▶ _Brief_: Quote every one of the rows below word for word, keeping each line as it appears.

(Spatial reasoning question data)
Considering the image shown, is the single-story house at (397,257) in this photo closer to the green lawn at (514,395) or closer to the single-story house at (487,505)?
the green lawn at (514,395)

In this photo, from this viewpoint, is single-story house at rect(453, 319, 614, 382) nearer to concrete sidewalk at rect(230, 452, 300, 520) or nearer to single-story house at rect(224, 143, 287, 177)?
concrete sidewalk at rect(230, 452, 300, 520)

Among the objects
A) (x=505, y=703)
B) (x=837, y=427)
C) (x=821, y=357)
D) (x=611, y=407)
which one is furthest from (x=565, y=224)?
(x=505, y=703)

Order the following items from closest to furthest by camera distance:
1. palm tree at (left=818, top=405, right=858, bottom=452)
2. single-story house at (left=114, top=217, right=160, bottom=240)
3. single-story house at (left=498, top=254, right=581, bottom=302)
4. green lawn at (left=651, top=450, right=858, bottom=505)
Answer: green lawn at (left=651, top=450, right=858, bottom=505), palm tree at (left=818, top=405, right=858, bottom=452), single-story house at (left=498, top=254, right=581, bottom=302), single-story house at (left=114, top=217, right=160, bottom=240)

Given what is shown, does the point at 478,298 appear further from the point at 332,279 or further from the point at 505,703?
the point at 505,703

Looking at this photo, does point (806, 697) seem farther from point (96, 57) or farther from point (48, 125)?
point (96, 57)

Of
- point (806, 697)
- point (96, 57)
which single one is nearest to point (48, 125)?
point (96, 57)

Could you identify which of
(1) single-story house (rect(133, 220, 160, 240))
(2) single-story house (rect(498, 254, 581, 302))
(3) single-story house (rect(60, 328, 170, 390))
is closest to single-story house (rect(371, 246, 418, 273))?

▶ _Result for this exercise_:
Considering the image shown, is the single-story house at (397,257) in this photo closer to the green lawn at (514,395) or closer to the single-story house at (487,505)?
the green lawn at (514,395)

In this photo, from this viewpoint, is single-story house at rect(453, 319, 614, 382) nearer to concrete sidewalk at rect(230, 452, 300, 520) or nearer to single-story house at rect(224, 143, 287, 177)?
concrete sidewalk at rect(230, 452, 300, 520)

Among the objects
A) (x=505, y=703)
B) (x=837, y=427)
C) (x=821, y=357)
D) (x=611, y=407)
which one is furthest from (x=565, y=224)?
(x=505, y=703)

Order the following items from closest to furthest by camera distance:
1. palm tree at (left=818, top=405, right=858, bottom=452)
2. single-story house at (left=114, top=217, right=160, bottom=240)
3. single-story house at (left=498, top=254, right=581, bottom=302)
4. green lawn at (left=651, top=450, right=858, bottom=505)
Answer: green lawn at (left=651, top=450, right=858, bottom=505), palm tree at (left=818, top=405, right=858, bottom=452), single-story house at (left=498, top=254, right=581, bottom=302), single-story house at (left=114, top=217, right=160, bottom=240)

Given what is shown, does the point at 478,298 appear further from the point at 332,279 or further from the point at 505,703?
the point at 505,703

Looking at this photo, does point (806, 697) seem farther from point (96, 57) or farther from point (48, 125)?
point (96, 57)

Of
- point (806, 697)
- point (96, 57)
which single one is nearest to point (48, 125)?
point (96, 57)

Could you identify which of
(1) single-story house (rect(133, 220, 160, 240))
(2) single-story house (rect(498, 254, 581, 302))
(3) single-story house (rect(60, 328, 170, 390))
is closest to single-story house (rect(371, 246, 418, 273))?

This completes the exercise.